La grande Chiquitania est un territoire de 220 000 km2 qui se situe dans la partie orientale du département de Santa Cruz. Elle représente 56% de ce département et 19% de la totalité de la Bolivie.
Avant la conquête espagnole, la Chiquitania était peuplée de 50 groupes ethniques chacun ayant leur propre langue et culture. Aujourd’hui, après le passage des jésuites entre 1691 et 1767 puis le métissage espagnol, les « Chiquitos » conservent leurs traditions, pratiquent la foi chrétienne et entretiennent leurs églises restaurées, en organisation régulièrement des fêtes leur permettant de les faire vivre.
L’attrait majeur de la Grande Chiquitania est sa nature resplendissante. On trouve dans la région, le parc Noël Kempff Mercado, inscrit à l’UNESCO pour sa biodiversité la mieux préservée d’Amazonie, le parc national Pantanal – Otuquis, le parc national Kaa Iya, le monolythe de Chochis, la réserve départementale de la Vallée de Tucavaca, le sanctuaire des orchidées boliviennes et le sanctuaire des rapaces.
Les plats traditionnels de la région sont le Locro et le Majadito. Le « cuñapé », petit pain de mais et yuca ainsi que le pain de riz sont consommés quotidiennement par la population en fin d’après-midi accompagné d’un café.

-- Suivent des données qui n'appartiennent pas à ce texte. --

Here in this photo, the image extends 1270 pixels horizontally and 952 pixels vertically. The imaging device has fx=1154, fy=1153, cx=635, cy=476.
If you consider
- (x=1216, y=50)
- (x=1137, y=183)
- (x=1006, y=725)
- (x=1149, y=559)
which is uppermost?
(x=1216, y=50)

La musique était présente sur ce territoire avant même l’arrivée des jésuites et le don du peuple Chiquitos pour celle-ci a été utilisé par les pères missionnaires comme instrument d’évangélisation. Les hommes de la Compagnie de Jésus ont enseigné la musique baroque, à la chanter et à la jouer. Ils ont fait des indigènes, des luthiers remarquables. Le Père Martin Schmidt, architecte jésuite suisse de trois des missions de Chiquitos, était également un compositeur de grand talent. Il a enseigné aux Chiquitos l’art de la composition.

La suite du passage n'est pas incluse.